Op roet

gaan, dat willen de meesten van ons af en toe, zeker nu in de zomermaanden. Er even op uit, op de fiets an de reed (rijden), een rondje lopen of een toertje maken met de auto.

In de uitdrukking ‘op roet gaan’ zit het woord ‘roet’. Het is verwant aan het Franse ‘route’ en je herkent er ook het gezegde ‘en route’ in. In het Westfriese dialect zijn verbasterde Franse woorden terug te vinden. Ze zijn in het taalgebruik blijven hangen na de Franse tijd (1895-1813).

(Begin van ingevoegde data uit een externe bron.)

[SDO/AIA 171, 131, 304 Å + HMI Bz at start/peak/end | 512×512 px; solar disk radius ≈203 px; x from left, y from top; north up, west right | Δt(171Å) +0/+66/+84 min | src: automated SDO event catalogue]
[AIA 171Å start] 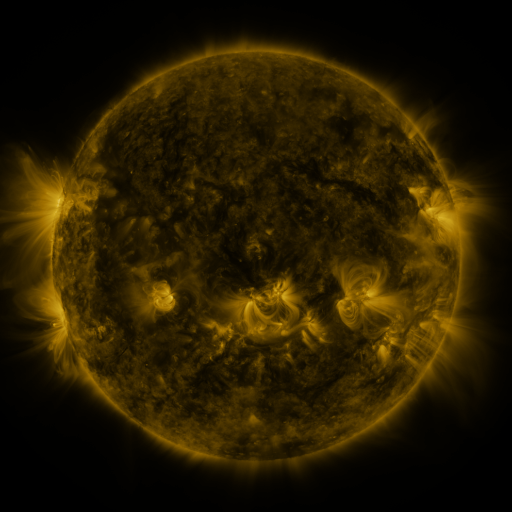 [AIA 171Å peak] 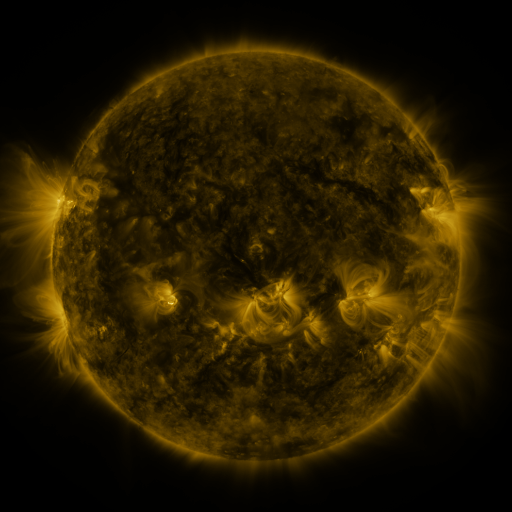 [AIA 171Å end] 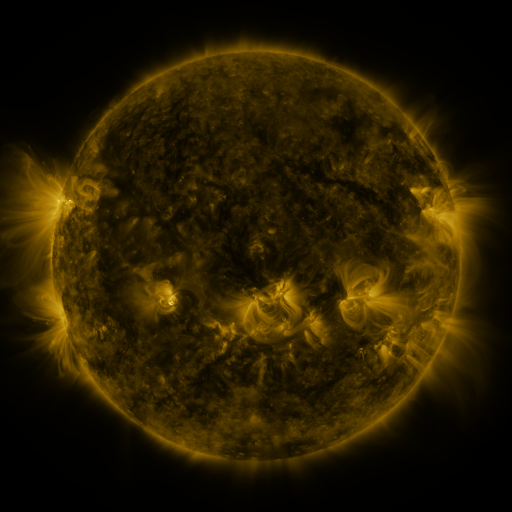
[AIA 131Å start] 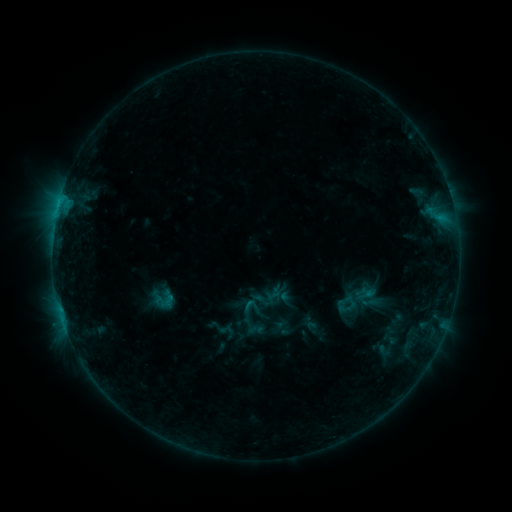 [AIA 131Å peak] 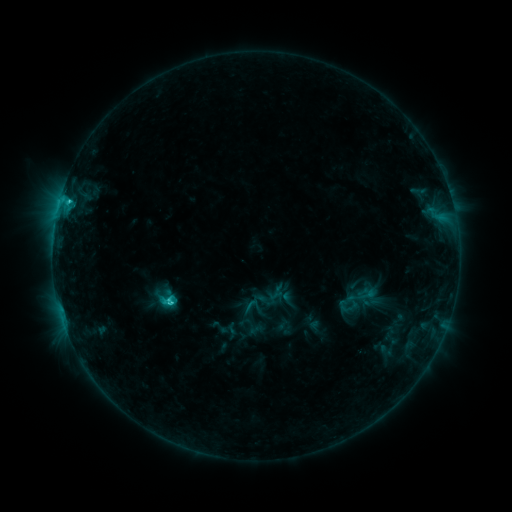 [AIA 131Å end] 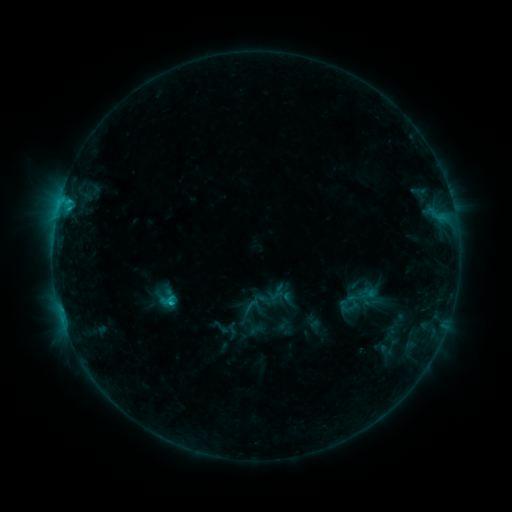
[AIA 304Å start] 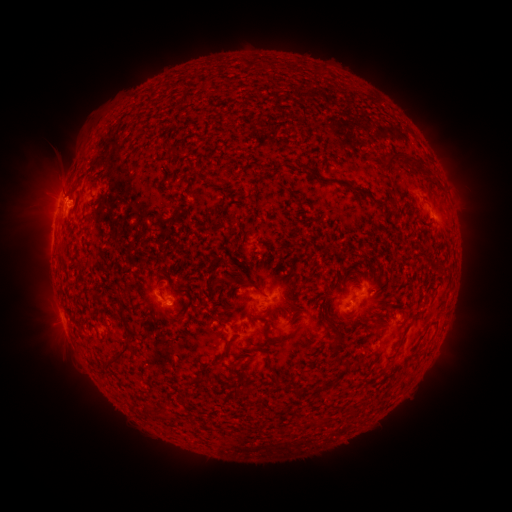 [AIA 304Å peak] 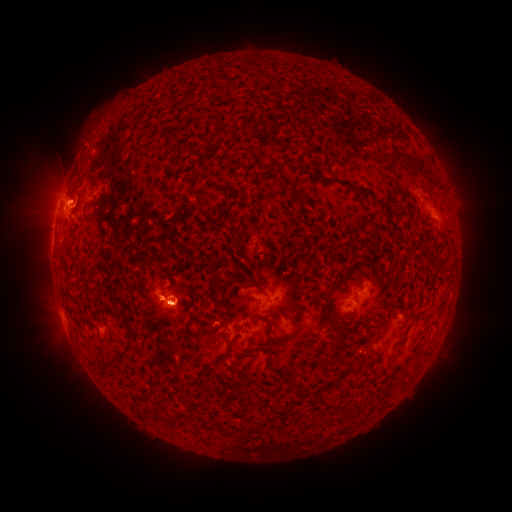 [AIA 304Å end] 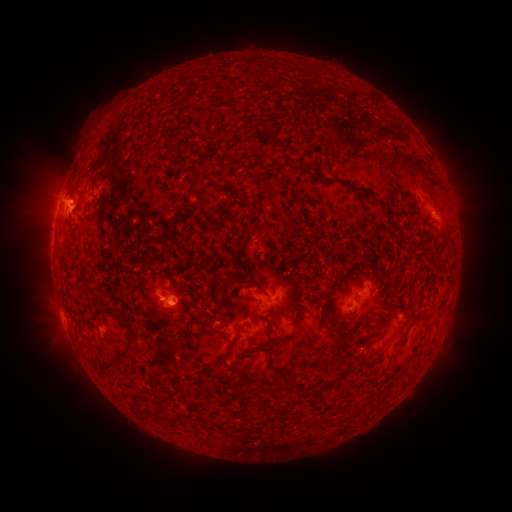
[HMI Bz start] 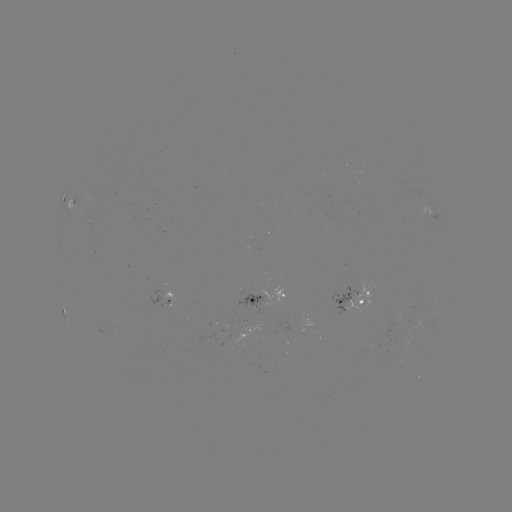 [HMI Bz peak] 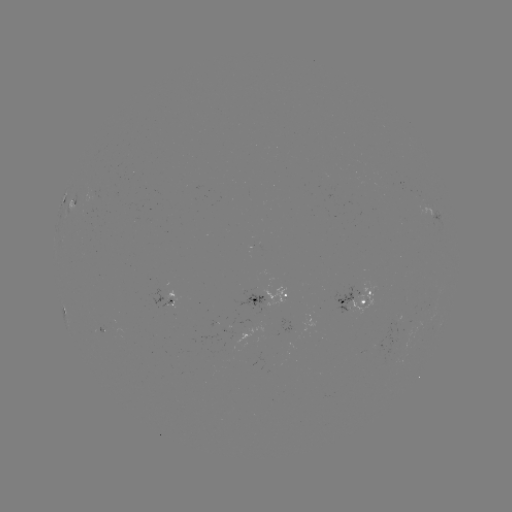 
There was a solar flare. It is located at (171, 299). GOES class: C2.2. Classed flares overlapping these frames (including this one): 1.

Voorbeelden zijn: sjoeren (zwaaien - van bonjour), toesjoer (steeds, aldoor - van toujours), meleur (ongeluk - van malheur) en in paaiemente (in termijnen, in gedeeltes - van payer=betalen).

Er bestaan meerdere gezegdes met de betekenis eropuit gaan: de woid uit gaan (de wei of het land), de voordam uitgaan (de dam of het toegangshek aan de voorzijde van de boerderij of de woning), uitverdan gaan (afgeleid van ‘uitwaard aan’).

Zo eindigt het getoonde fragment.